[Data for processing — start]

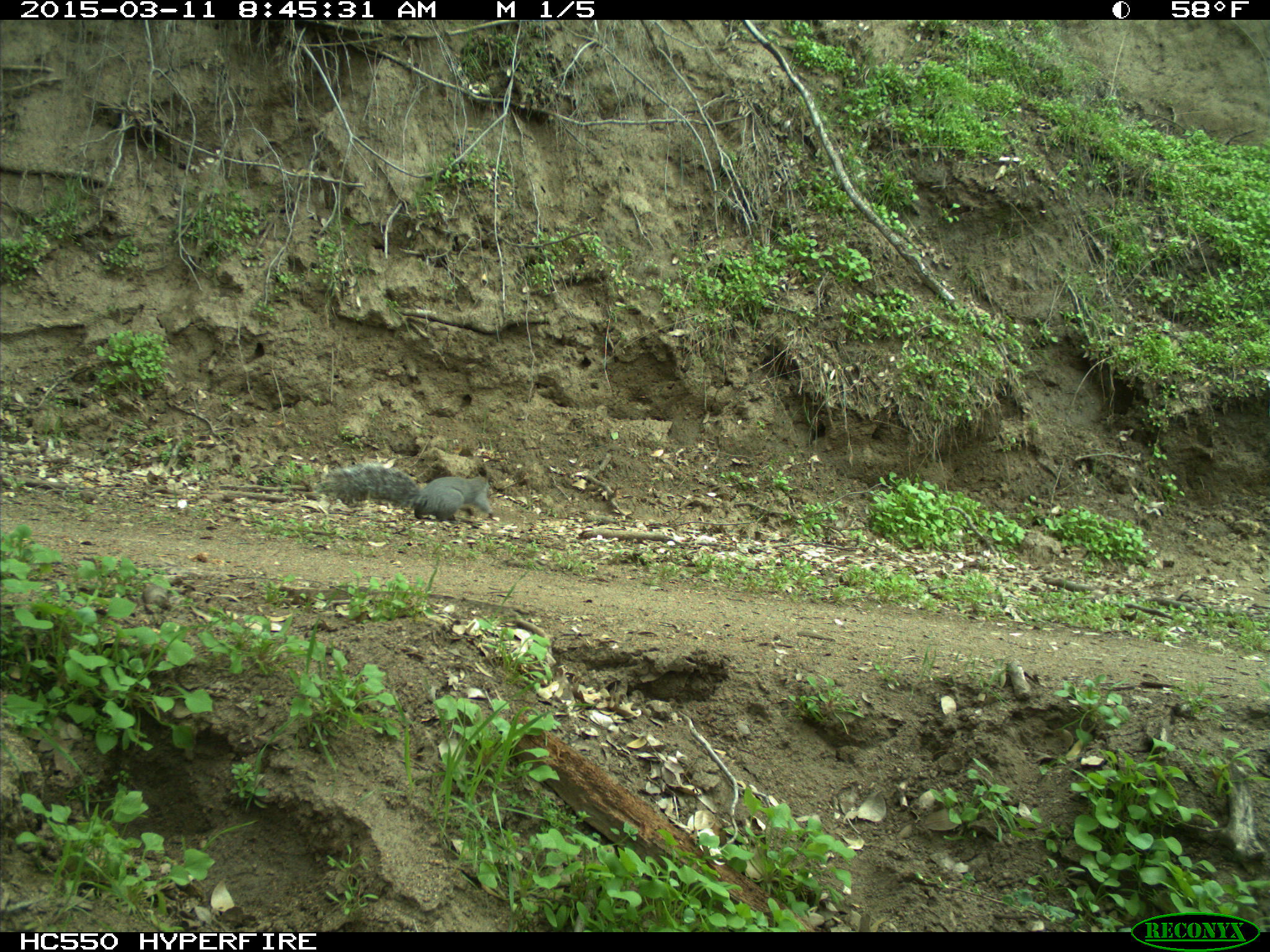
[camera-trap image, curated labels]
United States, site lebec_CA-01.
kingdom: Animalia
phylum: Chordata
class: Mammalia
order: Rodentia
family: Sciuridae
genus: Sciurus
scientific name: Sciurus carolinensis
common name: eastern gray squirrel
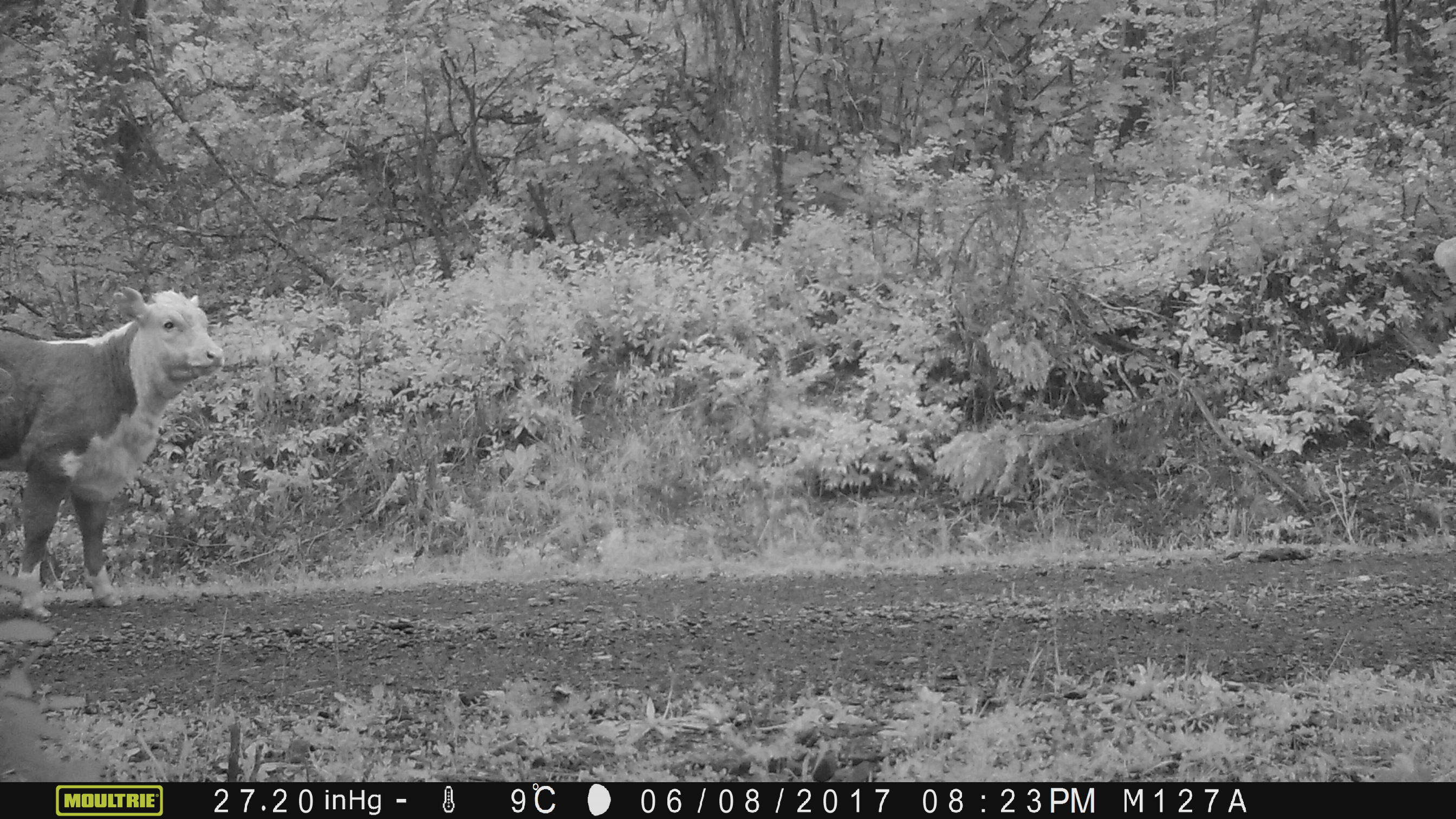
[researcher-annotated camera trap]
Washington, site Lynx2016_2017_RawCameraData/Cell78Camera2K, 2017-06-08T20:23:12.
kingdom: Animalia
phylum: Chordata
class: Mammalia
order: Artiodactyla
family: Bovidae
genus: Bos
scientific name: Bos taurus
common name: domestic cattle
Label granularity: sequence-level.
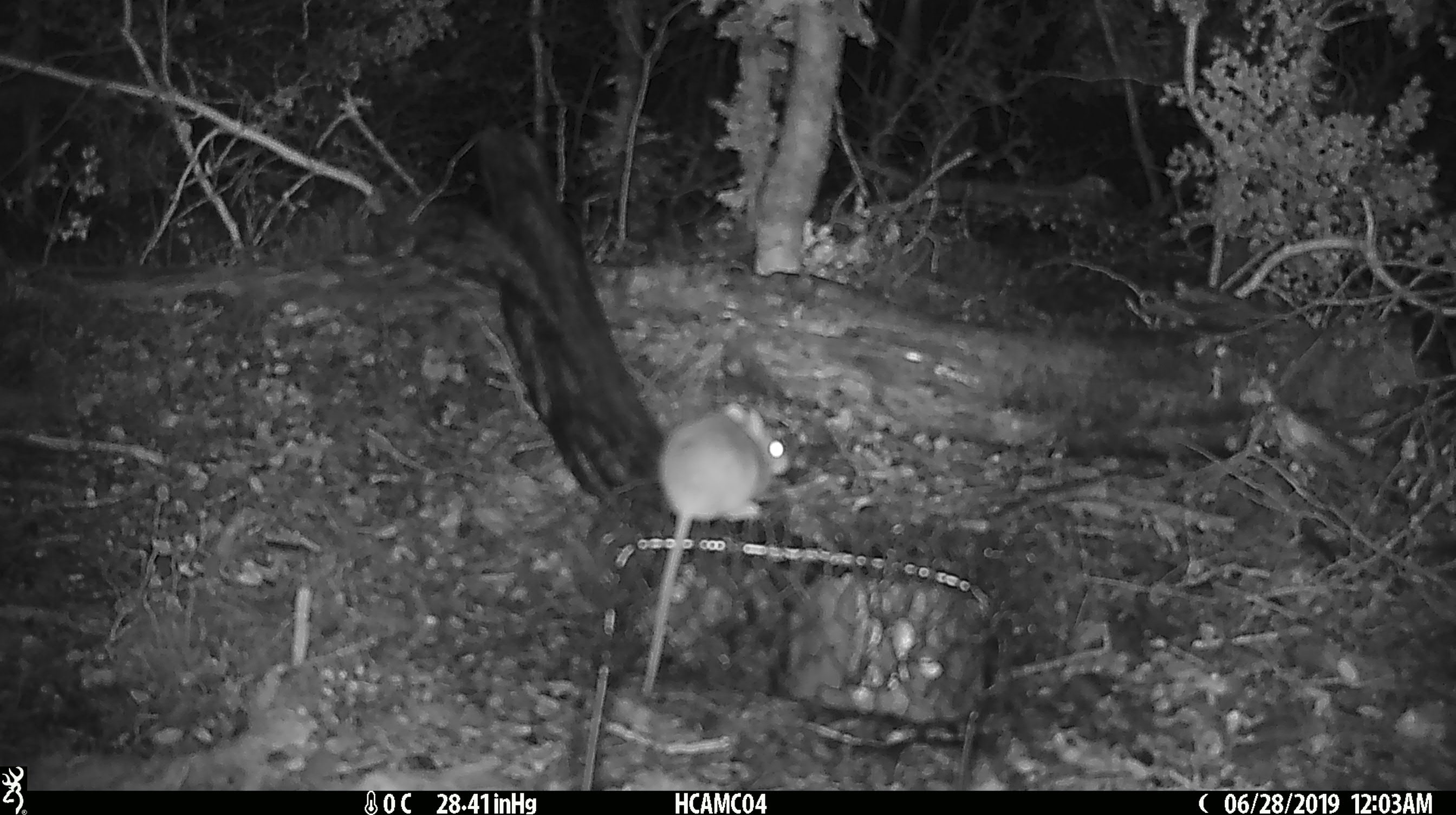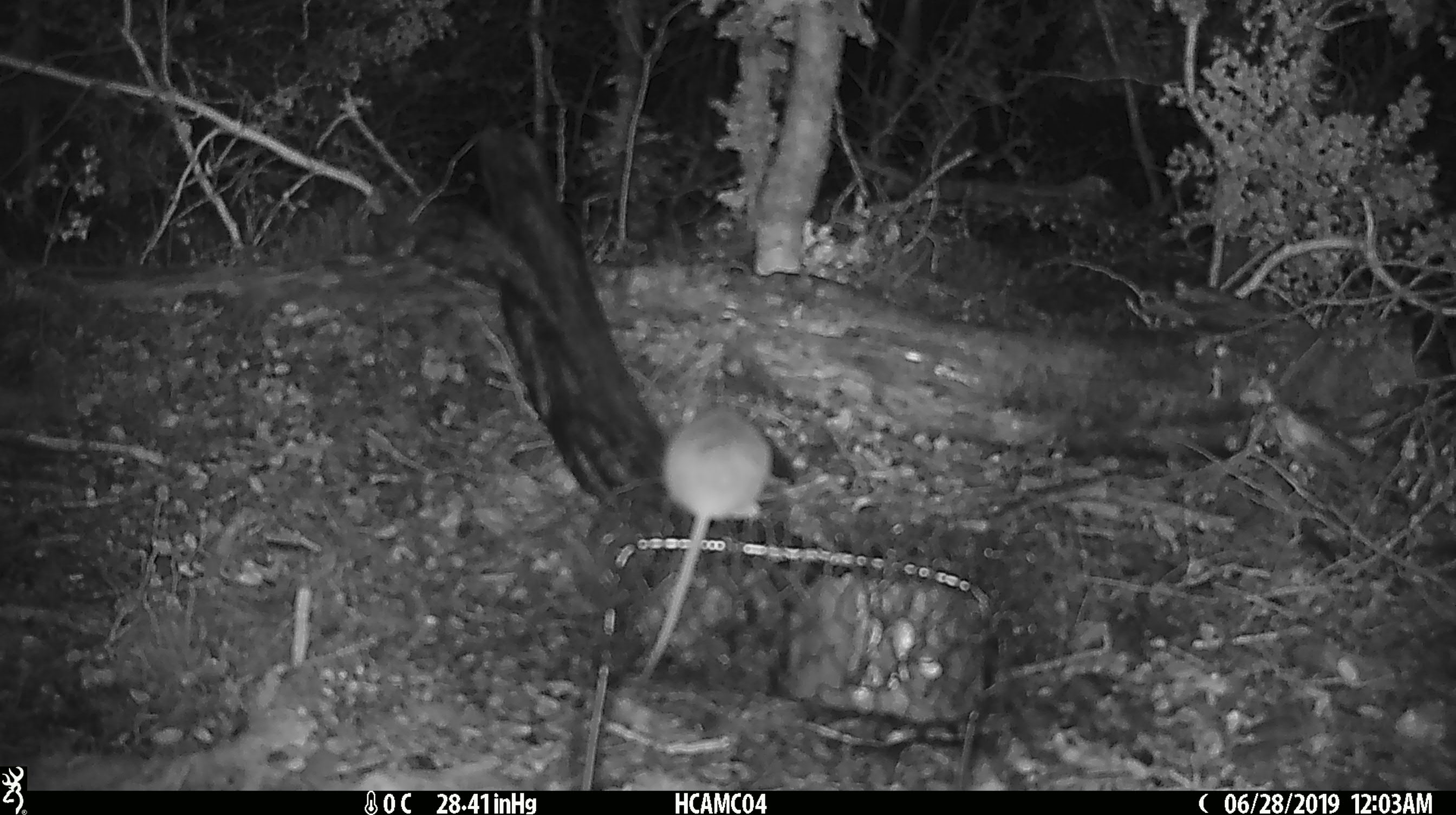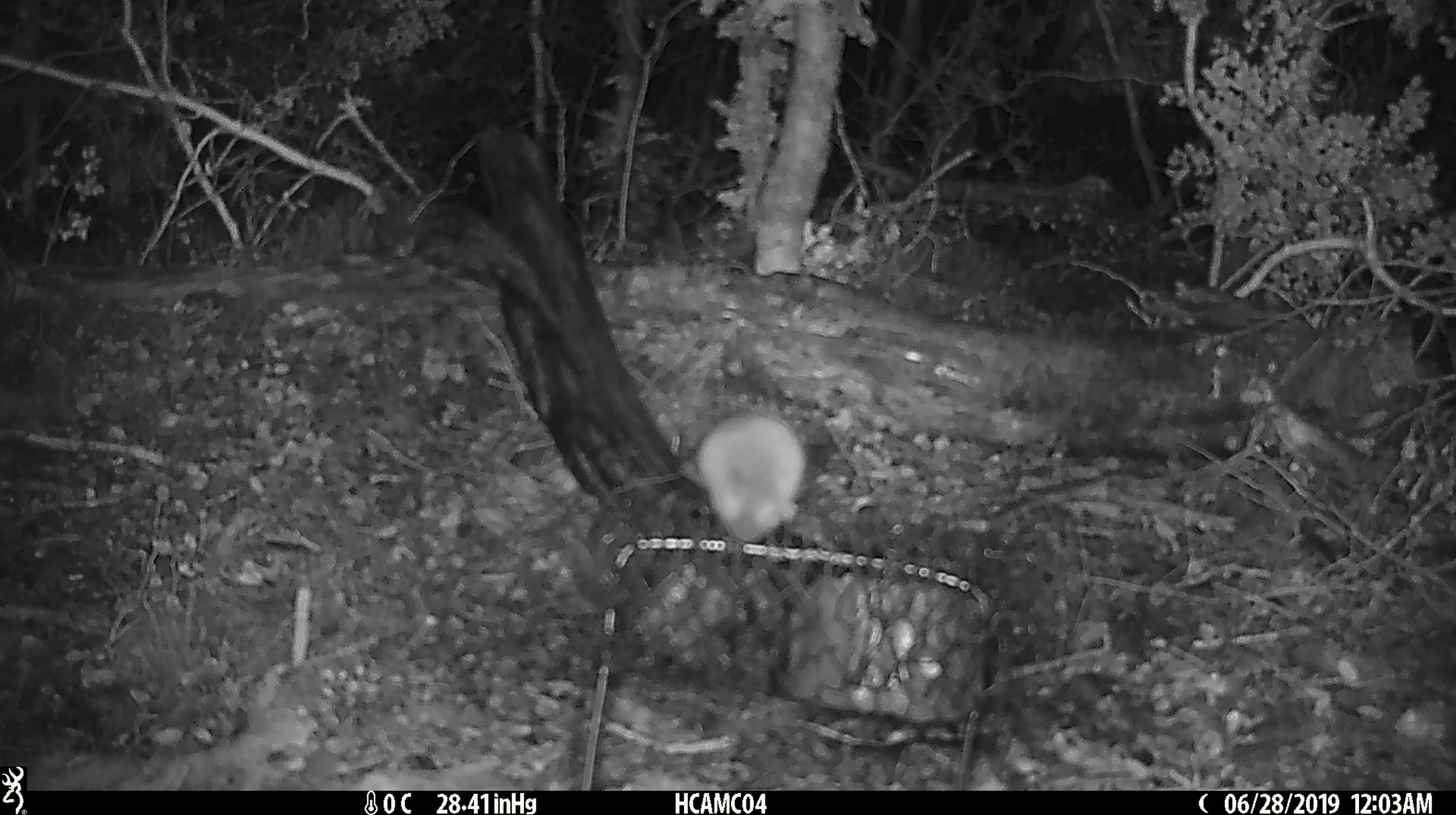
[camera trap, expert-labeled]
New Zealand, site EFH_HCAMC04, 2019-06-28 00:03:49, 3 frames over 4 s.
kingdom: Animalia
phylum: Chordata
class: Mammalia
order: Rodentia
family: Muridae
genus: Mus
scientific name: Mus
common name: mouse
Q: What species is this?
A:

[Data for processing — finish]

# Exercise aim
Search the data above for the string "name" and copy each line that has it.

# Task output
scientific name: Sciurus carolinensis
common name: eastern gray squirrel
scientific name: Bos taurus
common name: domestic cattle
scientific name: Mus
common name: mouse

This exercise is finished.